Il y a exactement trois ans, le 7 janvier 2015, la France entrait dans l’ère du djihadisme. Depuis, l’attentat du camion qui a foncé sur la foule à Nice, le 14 juillet 2016, et la tuerie dans l’église de Saint-Etienne de Rouvray ont choqué les Français, comme a pu le faire le massacre le plus meurtrier, celui du 13 novembre 2015 sur les boulevards à Paris et dans la salle de spectacles Le Bataclan, sans oublier le couple de policiers assassiné et le patron d’une entreprise égorgé.

La proclamation, en 2014, du prétendu Etat islamique, et la guerre menée depuis par une coalition mondiale, ont achevé de flouter durablement l’image de l’islam en France. Les contrecoups se sont propagés jusqu’à craindre d’ébranler l’équilibre de la laïcité que la République française a maintenu depuis 1905, année du vote de la loi portant séparation des Eglises et de l’Etat. Même si la notion n’a évidemment pas de rapport avec les actes terroristes.

Le président de la République, Emmanuel Macron, a pris, à son tour, son bâton de pèlerin pour jalonner un parcours compliqué afin de dynamiter cette question. Le 21 décembre, il avait reçu les responsables des principales religions qui exercent en France. Le 4 janvier, pour la cérémonie des vœux, il est revenu avec les mêmes invités sur ce sujet crucial de la relation Etat-religion.

Dans un discours, il a réitéré la manière dont il envisage l’avenir face «au tumulte du monde», qui est venu ces dernières années «abîmer ce qui a été construit ensemble sous l’ombrelle de la République». Il a rappelé le souhait historique de la France de «l’image d’un paysage de foi divers que l’Etat considère sans défaveur ni parti pris».

Pour autant, il a mis en garde contre ceux qui substitueraient la laïcité comme une «religion d’Etat». «La foi religieuse, qui relève de l’intime ne disqualifie pas pour être citoyen, il serait fou de penser qu’en une même personne, les deux ne dialoguent pas constamment. La République ne demande à personne d’oublier sa foi, mais pour faire nation, il faut également savoir dépasser ses différences en les mettant au service de la communauté de citoyens et œuvrer quotidiennement pour ne pas créer l’irréconciliable dans la société».

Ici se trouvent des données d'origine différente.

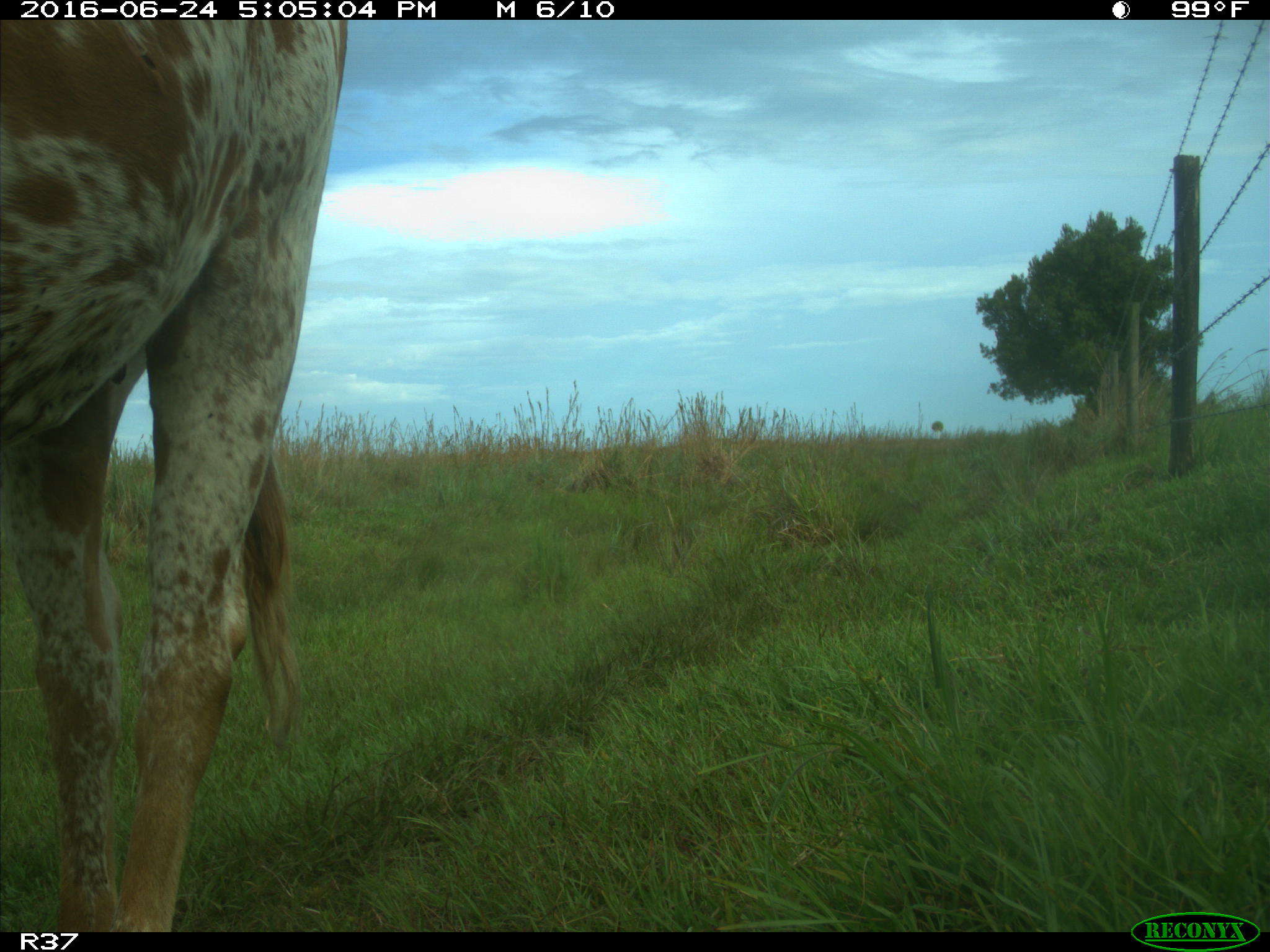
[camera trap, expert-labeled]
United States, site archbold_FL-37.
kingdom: Animalia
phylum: Chordata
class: Mammalia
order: Artiodactyla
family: Bovidae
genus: Bos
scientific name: Bos taurus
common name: domestic cow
Bos taurus (domestic cow).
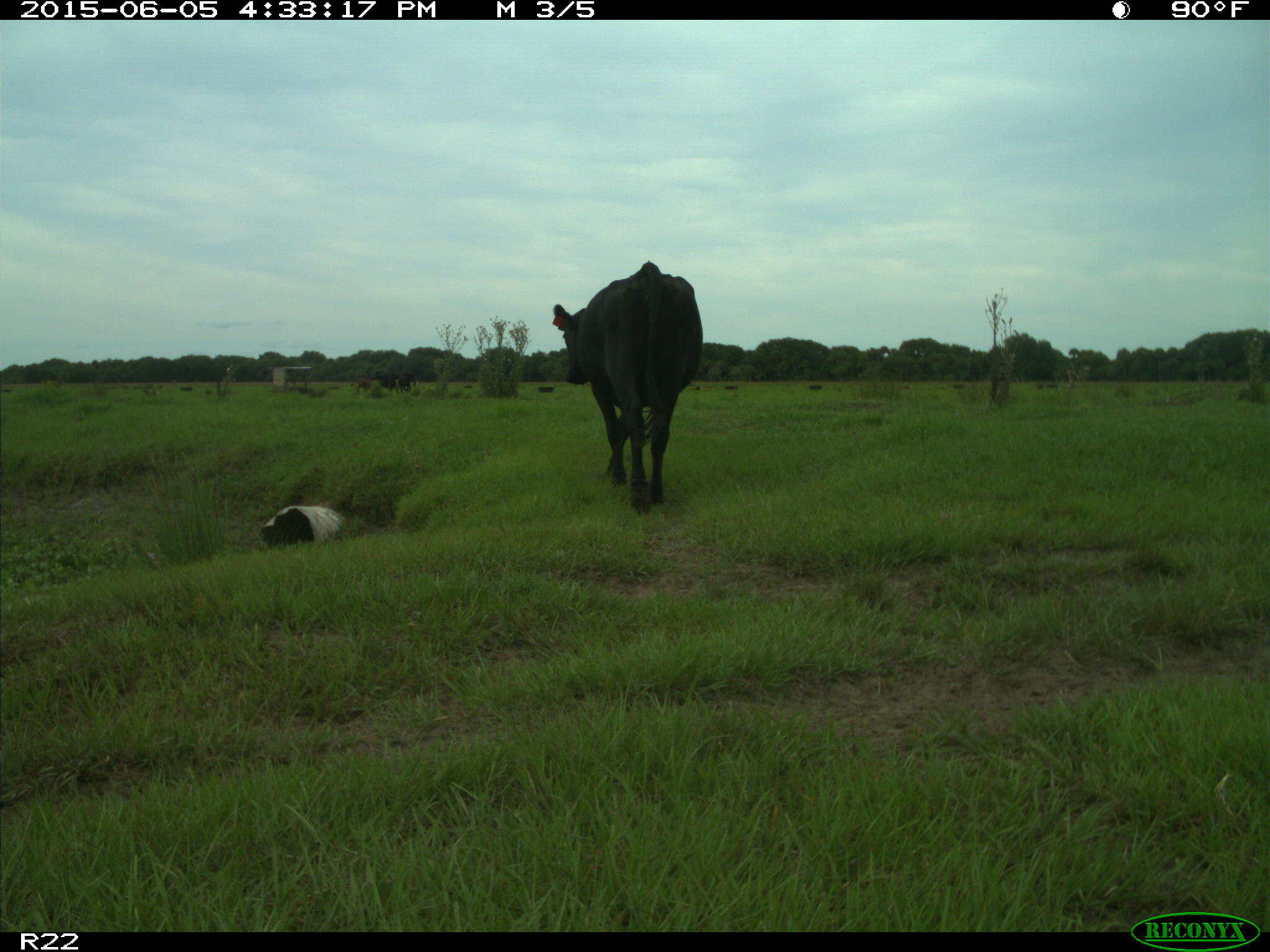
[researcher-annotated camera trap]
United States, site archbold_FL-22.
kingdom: Animalia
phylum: Chordata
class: Mammalia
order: Artiodactyla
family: Bovidae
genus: Bos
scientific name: Bos taurus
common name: domestic cow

Sur l’islam, religion sommée depuis quelques années de se prononcer contre les actes commis en son nom, le président Macron a rappelé les principes : «On voudrait, en parlant de laïcité, parler du seul sujet de la religion qu’est l’islam.

C’est une erreur funeste et pour l’islam et pour toutes les autres religions.» Insistant sur les effets de la barbarie terroriste, sans dire que les musulmans en sont la principale victime, il a souhaité, en tant que premier magistrat du pays, redire que «les fois sincèrement professées ne peuvent se reconnaître dans ces abominations et votre réponse face au terrorisme islamiste, collective ou particulière, a été chaque fois admirable et a contribué profondément, j’en suis convaincu, à ce que l’entreprise de fracturation de notre société par ces terroristes, ces assassins, échoue».

Cela l’a amené à se prononcer clairement sur la manière dont dès cette année 2018 il entend revoir en profondeur le sujet de la représentation de l’islam en France.

Dans la lignée de ses prédécesseurs, Nicolas Sarkozy, puis François Hollande, qui ont lancé le chantier, sans réel résultat probant face au morcellement associatif des musulmans en France, il a insisté : «Nous devons avoir un travail sur la structuration de l’islam en France, qui est la condition même pour que vous ne tombiez pas dans les rets des divisions de votre propre religion et de la crise qu’elle est en train de vivre sur le plan international.»

Il a placé le curseur au niveau de l’ensemble du dispositif de décision politique dont il est à la tête, mais aussi au niveau des autres religions qui ont déjà une histoire ancienne en tant qu’associations cultuelles : les chrétiens de toutes les chapelles, les juifs ou les bouddhistes : «Je vous y aiderai (…). Je pense que d’ailleurs chacune des religions, ici présentes, peut vous y aider.

Parce qu’elle a sa propre histoire avec la République française et parce qu’elle a ses propres traumatismes ; parce que nous avons collectivement commis beaucoup d’erreurs par le passé et donc nous avons le droit d’être éclairés par ces erreurs du temps jadis pour ne pas les répliquer.»